Anubis - God of Embalming
by Chris Coleman

This is Anubis embalming a pharaoh

        Anubis was the Patron of Embalming. He was also the Keeper of Poisons and Medicines. He provided unguents and rare herbs to help Isis and Nephthys with the embalming of Osiris. Anubis, then performed the funeral of Osiris, which would be the model for all funerals to come. As he received the mummy into the tomb, he performed the "Opening of the Mouth" ceremony.
        In the "Hall of Maat", Anubis appears on behalf of the diseased. It was Anubis who saw that the beam of the great scale was in the proper position as he supervised the weighing of the heart of a deceased person against the "Feather of Maat." The God of Knowledge, Thoth, records the results. It is also Anubis that protects the dead from Ammut, the "Devourer."

A tomb painting of Anubis embalming a pharaoh

         Anubis was also connected with the arts of magic and medicine. He was able to foresee the destiny of men, and so became the Announcer of Death.
        Anubis was also spelled Anpu or Anup, in ancient Egyptian religion and mythology. He was the jackal-headed God of Embalming who guided the souls of the dead through the underworld kingdom of Osiris, his father. Anubis was considered benevolent and good, and was present in the underworld (Duat) at the weighing of the dead person's soul, and was also at home in the heavenly sky realms of Ra.

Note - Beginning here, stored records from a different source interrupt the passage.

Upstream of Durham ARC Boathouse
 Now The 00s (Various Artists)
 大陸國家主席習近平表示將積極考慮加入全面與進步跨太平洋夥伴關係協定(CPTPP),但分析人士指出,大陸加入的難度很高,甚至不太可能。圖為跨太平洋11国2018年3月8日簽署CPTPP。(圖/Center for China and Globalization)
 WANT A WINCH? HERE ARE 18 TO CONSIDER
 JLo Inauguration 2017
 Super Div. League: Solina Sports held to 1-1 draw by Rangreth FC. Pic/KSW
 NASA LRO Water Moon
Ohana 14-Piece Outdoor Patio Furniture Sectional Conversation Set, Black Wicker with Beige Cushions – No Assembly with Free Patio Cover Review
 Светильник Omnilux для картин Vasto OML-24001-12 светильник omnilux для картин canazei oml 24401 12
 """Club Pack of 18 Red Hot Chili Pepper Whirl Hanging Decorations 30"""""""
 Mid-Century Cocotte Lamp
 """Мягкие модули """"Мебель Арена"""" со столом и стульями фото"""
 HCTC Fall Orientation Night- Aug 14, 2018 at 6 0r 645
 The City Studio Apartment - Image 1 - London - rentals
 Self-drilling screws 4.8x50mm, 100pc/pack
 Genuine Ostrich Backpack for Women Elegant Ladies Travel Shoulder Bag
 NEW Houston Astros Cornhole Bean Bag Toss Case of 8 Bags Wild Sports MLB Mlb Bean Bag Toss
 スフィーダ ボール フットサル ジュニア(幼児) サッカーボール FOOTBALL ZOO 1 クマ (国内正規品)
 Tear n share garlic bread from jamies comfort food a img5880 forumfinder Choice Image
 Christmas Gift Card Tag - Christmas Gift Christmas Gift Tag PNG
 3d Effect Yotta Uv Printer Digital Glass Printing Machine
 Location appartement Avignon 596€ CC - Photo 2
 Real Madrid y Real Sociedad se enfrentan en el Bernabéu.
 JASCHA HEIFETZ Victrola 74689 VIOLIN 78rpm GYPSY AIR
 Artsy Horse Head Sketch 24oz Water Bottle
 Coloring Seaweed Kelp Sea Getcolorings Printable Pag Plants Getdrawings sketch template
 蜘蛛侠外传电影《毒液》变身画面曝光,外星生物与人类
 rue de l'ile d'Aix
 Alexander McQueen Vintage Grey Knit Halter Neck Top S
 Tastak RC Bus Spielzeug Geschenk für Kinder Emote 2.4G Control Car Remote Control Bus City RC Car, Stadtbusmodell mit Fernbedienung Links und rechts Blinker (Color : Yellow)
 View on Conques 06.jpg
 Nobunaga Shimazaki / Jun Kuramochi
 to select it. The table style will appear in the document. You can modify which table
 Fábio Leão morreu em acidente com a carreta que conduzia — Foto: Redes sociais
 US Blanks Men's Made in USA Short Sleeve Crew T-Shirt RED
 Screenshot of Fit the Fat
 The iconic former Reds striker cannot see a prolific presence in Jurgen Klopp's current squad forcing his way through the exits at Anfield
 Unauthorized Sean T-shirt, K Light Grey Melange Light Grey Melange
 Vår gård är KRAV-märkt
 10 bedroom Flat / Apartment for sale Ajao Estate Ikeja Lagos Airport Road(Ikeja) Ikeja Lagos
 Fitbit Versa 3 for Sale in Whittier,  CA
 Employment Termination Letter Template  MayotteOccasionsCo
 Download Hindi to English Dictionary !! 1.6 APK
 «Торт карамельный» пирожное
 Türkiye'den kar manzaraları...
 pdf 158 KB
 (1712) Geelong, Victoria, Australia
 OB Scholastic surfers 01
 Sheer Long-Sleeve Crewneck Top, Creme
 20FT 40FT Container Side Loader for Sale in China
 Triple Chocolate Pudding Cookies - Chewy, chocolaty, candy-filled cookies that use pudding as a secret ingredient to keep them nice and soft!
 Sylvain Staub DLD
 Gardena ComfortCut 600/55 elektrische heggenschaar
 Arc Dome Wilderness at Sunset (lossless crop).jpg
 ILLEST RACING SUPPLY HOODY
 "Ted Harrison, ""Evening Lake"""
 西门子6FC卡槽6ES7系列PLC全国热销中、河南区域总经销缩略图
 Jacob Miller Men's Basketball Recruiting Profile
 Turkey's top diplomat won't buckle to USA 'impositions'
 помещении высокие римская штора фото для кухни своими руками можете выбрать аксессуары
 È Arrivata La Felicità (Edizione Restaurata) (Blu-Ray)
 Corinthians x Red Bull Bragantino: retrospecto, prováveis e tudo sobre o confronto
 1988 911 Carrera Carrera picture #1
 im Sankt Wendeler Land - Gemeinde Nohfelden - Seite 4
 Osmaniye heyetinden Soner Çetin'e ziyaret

A picture of Anubis covered in gold

        Anubis' mother was the goddess Nephthys. Nephthys, Isis, Set, and Osiris were all the children of the Sky Goddess Nut and the Earth God Geb. Nephthys was married to her brother Set, and Isis was married to her brother Osiris. Occasionally Anubis is considered the son of Set, but in the more prevalent myth, Nephthys left Set and seduced her sister's husband, Osiris. She conceived Anubis, but when he was born she abandoned him in the wilderness. Isis found Anubis with the aid of some dogs, and she raised him. When Anubis grew up, he guarded his foster mother faithfully, and he accompanied Isis and Osiris whenever they journeyed through the world. When Set murdered and dismembered his brother Osiris, the sisters Isis and Nephthys, now reconciled, searched for his body, and Anubis helped and comforted them. When they found all but one of the pieces of the Osiris' body, it was Anubis who invented the art of embalming and mummification so that his father could live again and reign in the World of the Dead.

The Protector Anubis

        Anubis is often depicted as a man with the head of a jackal or a dog, but is also sometimes shown as having the body of a jackal or dog as well. Sometimes he is depicted with one side of his face white or golden and the other black, to symbolize his position in both the celestial and the underworld realms.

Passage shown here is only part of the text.